* **EXERCISES**
1: Using the Hillcrest profile below, decide whether each statement agrees with it: (a) Rosemarie flew from Devon to Chicago specifically to put herself forward as a Playmate; (b) Hugh M. Hefner was away when she arrived at The Playboy Mansion; (c) her official Playmate photos were taken in England. Answer yes or no for each and quote the words of the profile that settle it.
2: According to the Hillcrest profile below, why did Rosemarie at first hesitate to travel to America, and what led her to go? Answer in one to three sentences.

* **TEXT EXTRACT**
****************

Hail Britannia!

Bounteous Miss Hillcrest is England’s loveliest entry in the uncommon market

Rosemarie Hillcrest (born 5 January, 1943 in England) is an English model who is best known as Playboy’s Miss October 1964. At the time of her pictorial, she was a student at Exeter University in Exeter, England, studying economics and sociology.

She holds the honor of the largest breast measurements of any Playboy Playmate.  She was the second heaviest (top honor goes to Anna Nicole Smith).  Hillcrest also holds the distinction of the highest body mass index

In almost 11 years of unveiling feminine charm, we’ve discovered our Playmates in small-town shops, in big-city banks, in our own offices, in beauty contests, in various facets of showbiz, on college campuses, and in our Playboy Clubs. Though for the most part we’ve discovered them, occasionally our Playmates have turned the tables, introducing themselves through letters with snapshots enclosed, as did Nancy Jo Hooper, our February 1964 Playmate.

Our prize for the most refreshingly direct approach to date, however, goes to Rosemarie Hillcrest, the statuesque British beauty who graces our gatefold this month. A 21-year-old student at the Sceptered Isle’s prestigious Exeter University, Rosemarie jetted 4000 miles from Devon, England, to Chicago, U.S.A., for the express purpose of placing her name and numerals (41-25-38) in nomination for Playmate laurels.

Rosemarie has long been a Playboy fan (though a copy of Playboy costs $1.20 in the United Kingdom, it’s still the largest-selling American magazine there) and Playboy’s popularity on the Exeter campus further kindled her long-cherished dreams of becoming a gatefold girl. “I knew I had the wherewithal to be a Playmate,” Rosemarie later told us, “but I was hesitant to travel all the way to America, because I was afraid I might not even get an interview.” With some urging from school chums, however, Rosemarie decided to visit the United States during her summer vacation — with a scheduled stop at Playboy’s home base in the Windy City.

Thus it was that one afternoon in the summer of 1963 she appeared on the marble doorstep of The Playboy Mansion, on Chicago’s Near North Side, requesting to see Editor-Publisher Hugh M. Hefner, who happened to be at home that afternoon.

She was shown in. Understandaby impressed, Hef arranged Playmate test shots, the results of which were, as the British might understate, a bit of all right; so much so that a few months after Rosemarie had returned to England, we arranged to fly her back to the U.S. (between semesters) to pose for her official Playmate photos in the Playboy Studio. Rosemarie was so taken with America and with the Playboy world that she plans to come back after graduation to work as a Playboy Club Bunny.

****************

* **RECORD EXCERPTS**
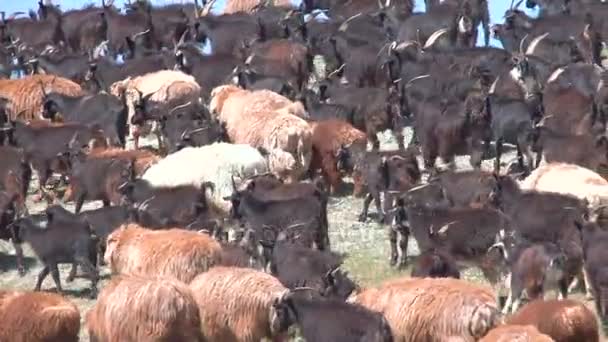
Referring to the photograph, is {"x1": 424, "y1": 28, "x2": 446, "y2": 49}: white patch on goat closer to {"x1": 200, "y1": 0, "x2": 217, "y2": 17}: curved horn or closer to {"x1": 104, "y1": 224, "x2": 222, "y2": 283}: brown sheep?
{"x1": 200, "y1": 0, "x2": 217, "y2": 17}: curved horn

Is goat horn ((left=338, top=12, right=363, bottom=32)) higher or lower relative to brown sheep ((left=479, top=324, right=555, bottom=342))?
higher

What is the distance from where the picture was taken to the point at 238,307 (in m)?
14.2

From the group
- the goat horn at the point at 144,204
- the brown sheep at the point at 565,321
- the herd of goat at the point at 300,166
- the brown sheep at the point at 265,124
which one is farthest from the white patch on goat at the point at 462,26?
the brown sheep at the point at 565,321

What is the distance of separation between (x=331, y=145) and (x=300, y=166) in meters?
0.46

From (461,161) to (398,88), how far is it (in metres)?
2.02

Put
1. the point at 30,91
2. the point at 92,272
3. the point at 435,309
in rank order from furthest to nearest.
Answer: the point at 30,91 → the point at 92,272 → the point at 435,309

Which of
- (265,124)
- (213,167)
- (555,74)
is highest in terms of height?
(555,74)

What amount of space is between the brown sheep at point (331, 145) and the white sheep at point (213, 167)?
2.71 feet

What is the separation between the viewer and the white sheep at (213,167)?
1861cm

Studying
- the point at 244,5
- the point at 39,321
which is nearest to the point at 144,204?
the point at 39,321

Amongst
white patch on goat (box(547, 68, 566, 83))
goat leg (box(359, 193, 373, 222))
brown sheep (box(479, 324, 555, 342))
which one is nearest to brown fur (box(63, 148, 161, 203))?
goat leg (box(359, 193, 373, 222))

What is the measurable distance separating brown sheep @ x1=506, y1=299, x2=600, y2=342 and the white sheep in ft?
19.3

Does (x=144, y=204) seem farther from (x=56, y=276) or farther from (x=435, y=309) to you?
(x=435, y=309)

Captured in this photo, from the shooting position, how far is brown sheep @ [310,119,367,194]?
1970 centimetres
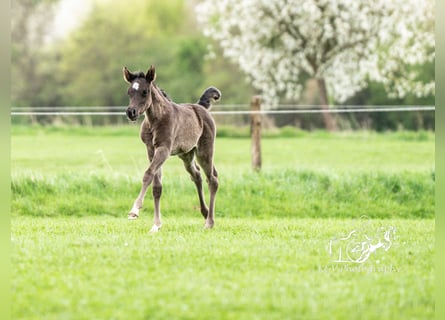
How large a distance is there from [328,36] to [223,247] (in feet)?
76.5

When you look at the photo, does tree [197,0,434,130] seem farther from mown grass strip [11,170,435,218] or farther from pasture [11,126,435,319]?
mown grass strip [11,170,435,218]

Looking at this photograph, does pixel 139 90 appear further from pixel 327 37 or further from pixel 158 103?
pixel 327 37

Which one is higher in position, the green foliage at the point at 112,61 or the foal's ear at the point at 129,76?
the green foliage at the point at 112,61

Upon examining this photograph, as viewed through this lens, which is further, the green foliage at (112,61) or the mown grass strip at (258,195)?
the green foliage at (112,61)

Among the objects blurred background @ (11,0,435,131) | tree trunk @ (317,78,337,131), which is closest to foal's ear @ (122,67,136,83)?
tree trunk @ (317,78,337,131)

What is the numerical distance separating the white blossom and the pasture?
11999mm

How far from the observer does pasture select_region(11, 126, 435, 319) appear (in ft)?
19.9

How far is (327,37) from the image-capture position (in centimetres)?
3128

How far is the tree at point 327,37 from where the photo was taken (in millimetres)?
30156

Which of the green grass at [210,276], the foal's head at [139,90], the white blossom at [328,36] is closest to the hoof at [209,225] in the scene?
the green grass at [210,276]

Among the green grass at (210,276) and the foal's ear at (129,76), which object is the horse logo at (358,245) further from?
the foal's ear at (129,76)

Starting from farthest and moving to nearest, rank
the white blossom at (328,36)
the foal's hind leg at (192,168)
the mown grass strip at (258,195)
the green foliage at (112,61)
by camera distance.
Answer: the green foliage at (112,61)
the white blossom at (328,36)
the mown grass strip at (258,195)
the foal's hind leg at (192,168)

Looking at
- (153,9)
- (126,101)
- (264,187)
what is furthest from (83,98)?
(264,187)

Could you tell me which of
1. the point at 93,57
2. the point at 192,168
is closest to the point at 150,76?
the point at 192,168
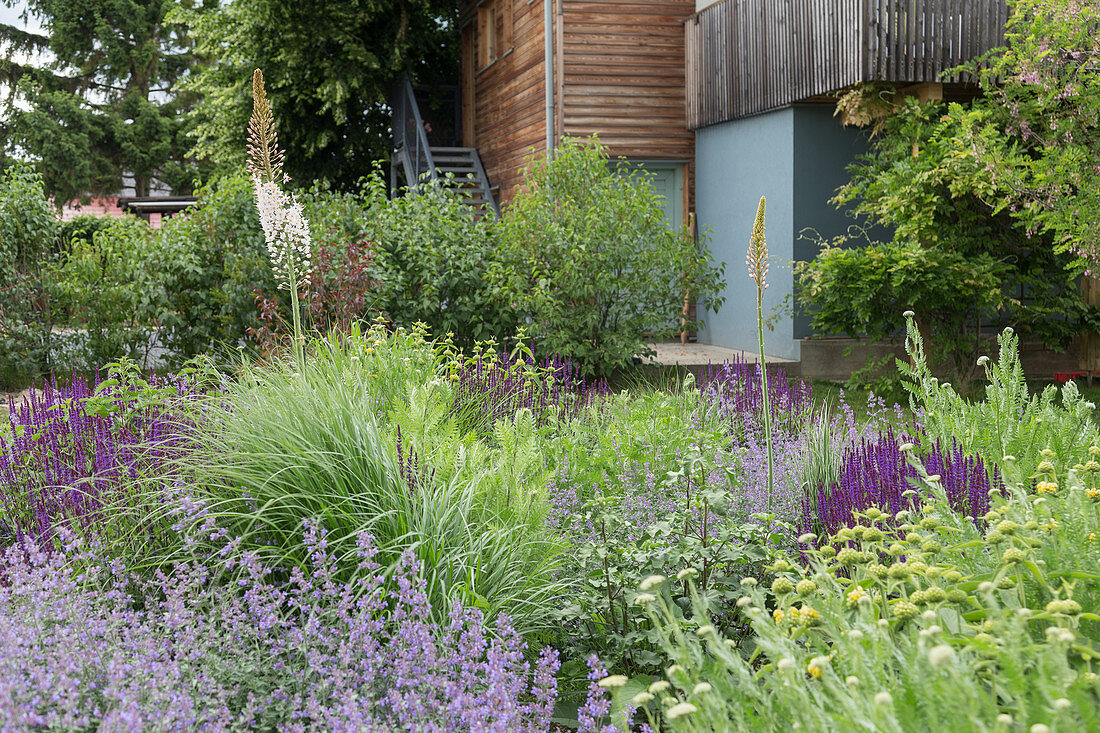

****************

* **ANSWER LIST**
1:
(a) Yes: "Rosemarie jetted 4000 miles from Devon, England, to Chicago, U.S.A., for the express purpose of placing her name and numerals (41-25-38) in nomination for Playmate laurels."
(b) No: "requesting to see Editor-Publisher Hugh M. Hefner, who happened to be at home that afternoon."
(c) No: "we arranged to fly her back to the U.S. (between semesters) to pose for her official Playmate photos in the Playboy Studio."

2: She hesitated because she was afraid she might not even get an interview. Urging from her school chums convinced her to visit the United States during her summer vacation, with a stop at Playboy's home base in Chicago.